> **PROVIDED PASSAGE**:
>>>>
Reprinted from the book:

"I WILL NOT APOLOGIZE"

By Joe C. Hopkins, Journal Publisher

There seems to be some confusion about fatherhood these days. Just because a male donates sperm that results in a child, doesn’t necessarily mean he’s a "father." There is one pattern of a father that I experienced and another pattern that I have observed. My father would be 82 if he were with us today. He left this earth in 1989, just two weeks before his 70th birthday. His pattern has become the pattern for me, my brother and my three sons. The first thing he taught us by example was to stay with the children you produced. He was married to my mother for 51 years, living the vow: "till death do us part."

I have observed so-called fathers who stay with the mother long enough to see her pregnant. They then disappear, until the child support is ordered, or when they want to spend another 5 minutes to create another child. The fact that they can’t stay with the mother doesn’t mean they can’t be a father. I believe that it’s easier for a father to teach a son how to be a father, than it is for a mother to try to teach him.

The second lesson my father taught us was that the best caretaker of the children is their mother. If you have one car that has to be shared between mother and father, the mother gets the car. If there is money for one meal, it’s for the mother and the child. The father must sacrifice and wait. I know this is a new concept for male children who are raised by a single mother who caters to their every desire to make sure they don’t do what their father did—leave. But when that child without a father becomes a man, his training is that women are to satisfy his every need, just as his mother did. So is it any wonder that he grows up selfish, believing that mother, grandmother, aunt, sister, girlfriend, the school teacher, and all other women he encounters, must all cater to his needs? He never learns that he must cater to someone else’s needs, even those of his children.

Hence, you have the so-called father with a bunch of babies all over town. And even worse, a lot of them end up on the streets, or in gangs that do what they do to fulfill their own desires, from sex to other people’s possessions, money, and even their lives. When you have a group of males, without a father, joining together like a pack of selfish wolves, compassion is not in their vocabulary.

From my father, I learned that work is the thing to do to get what I want. An old African proverb says, "He who loves money must labor." From my father, I learned that things don’t always go your way but you must always do your best to take care of your family. He taught us that we must work together to accomplish what we want or need. He used to say in a playful way, "Two heads are better than one," then he would rub us on the head and say, "even if one is a coconut."
<<<<
> **GIVEN INSTRUCTION**: Carry the essay on fatherhood forward from the point at which it stops. The rows that follow are separate material and are unrelated to the essay on fatherhood.

Entries from a dataset:
>>>>
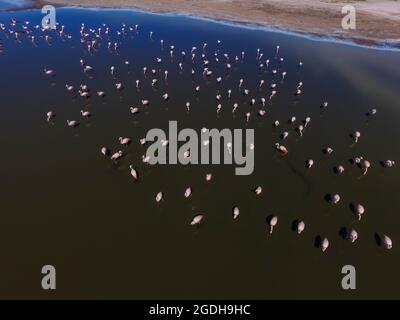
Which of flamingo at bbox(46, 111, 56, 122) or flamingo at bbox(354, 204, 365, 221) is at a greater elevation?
flamingo at bbox(46, 111, 56, 122)

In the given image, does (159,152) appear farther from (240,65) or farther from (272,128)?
(240,65)

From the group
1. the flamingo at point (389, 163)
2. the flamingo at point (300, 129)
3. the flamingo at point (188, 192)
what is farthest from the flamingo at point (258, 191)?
the flamingo at point (389, 163)

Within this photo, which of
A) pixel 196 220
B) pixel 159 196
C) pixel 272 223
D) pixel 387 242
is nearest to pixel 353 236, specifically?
pixel 387 242

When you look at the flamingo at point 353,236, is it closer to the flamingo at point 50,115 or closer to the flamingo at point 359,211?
the flamingo at point 359,211

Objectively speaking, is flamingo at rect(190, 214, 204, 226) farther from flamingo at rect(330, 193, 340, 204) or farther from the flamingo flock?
flamingo at rect(330, 193, 340, 204)

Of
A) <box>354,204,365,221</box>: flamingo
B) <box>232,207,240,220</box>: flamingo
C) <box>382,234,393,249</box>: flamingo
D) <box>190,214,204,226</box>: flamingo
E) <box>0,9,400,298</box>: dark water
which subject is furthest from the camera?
<box>354,204,365,221</box>: flamingo

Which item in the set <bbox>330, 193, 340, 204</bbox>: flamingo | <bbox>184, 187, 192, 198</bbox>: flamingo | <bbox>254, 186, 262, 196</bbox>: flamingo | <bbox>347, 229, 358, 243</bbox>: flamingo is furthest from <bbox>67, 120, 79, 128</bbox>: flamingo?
<<<<
> **WRITTEN ANSWER**:
The second part of that lesson, on family unity, was the role my father played in the family business. He would do the heavy duty lifting and deliveries after leaving his day job working for the man. We were also taught that we had to take care of each other. If you had a fight with one of the Hopkins’ kids, you had a fight with all of us. In some cases, there would be a large family who challenged one of us, one way or the other. He taught us there was never a reason to be afraid of the numbers or size. He would say, "The bigger the family the bigger the funeral." But he taught us to fight for what was right, and if he ever caught us fighting one another, he would not spare the rod.

When my father was not around we knew to respect the brothers and the elders at the church. In a sense they served as surrogate fathers when he was not around. To today’s mothers and fathers, this is a valuable lesson. Take your child to church and Sunday school. There, they learn right from wrong and about humility, love, the value of giving, patience, obedience, faith, wisdom and knowledge and the difference between the two. Yes, there are problems in the churches, but I am reminded to two messages from two local ministers.

[My former] Pastor Tyrone Cushman [taught] that even if you don’t believe all of what’s in the Bible, if you just go by what the Bible teaches, you will still be better off. Rev. William Turner tells about all of the problems Noah must have faced on the Ark: the smells of all of the animals packed together there doing their business, and the chore of feeding the animals, but he reminds us that with all of the problems it’s safe on the Ark because it’s in the safety of God’s will to be on the ark. Church is like that.

There is certainly no better place for a black male child to find father figures and role models and patterns when the father is absent from the home or the father sets a pattern of gangster life, not working, not going to school, not helping in the home, not reading in the home, not using the computer. Your child may even be blessed enough to encounter a man like my father or my sons to emulate. Surely he may even meet the Father of all of us . . . a Father who created the earth for us, his children, and when we were sinking deeper in sinful ways, he gave us his Son to provide a hands-on pattern of fatherhood.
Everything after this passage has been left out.